▶ [DO THIS]: According to the adventure recap, how many serpent-people did Satampra find in the meeting hall?

▶ [DOCUMENT]:
-- start --
Aakif the arcanist covered the group in an invisibility sphere, though without a miracle of silence they had no real hope for moving around undetected. So Satampra scouted ahead on his own, and soon found a small meeting hall that was currently in use! Five serpent-people in robes were engaged in what appeared to be an animated conversation, except there was no sound and their mouths didn’t move. Like the mangled creatures in the sewers, these snake-folk could speak with their minds! The group gradually left the room, “talking” as they went.

The swashbuckler went on, spying on a few more serpentfolk walking around, and then snuck back to the others to fill them in. Orseen wanted to make friends, of course, and while the others had a dim view of the prospects of such a course of action, they figured that it couldn’t hurt to try. The PCs thus set out to find some snake-people to introduce themselves to. But before they could find a suitable diplomatic representative, they came across a room of caged humans!

The prisoners, under the dirt and blood, looked like they came from a society of simple hunter-gatherers. When they saw Satampra, they hissed a warning to him, telling him to get out before he, too, was captured. Instead, he got out his lockpicks and worked on freeing them! Once the cages had been opened, the former occupants thanked Satampra for the rescue… but also, they had no idea how to get back to their homes! The adventurers resolved to lead them to safety – or at least over to the latrine.
-- end --
▶ [GIVEN MATERIAL]:
-- start --
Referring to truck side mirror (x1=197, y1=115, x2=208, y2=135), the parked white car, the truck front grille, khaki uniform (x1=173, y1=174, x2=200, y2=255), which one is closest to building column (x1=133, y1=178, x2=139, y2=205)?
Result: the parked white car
-- end --
▶ [RESULT]: Five serpent-people in robes.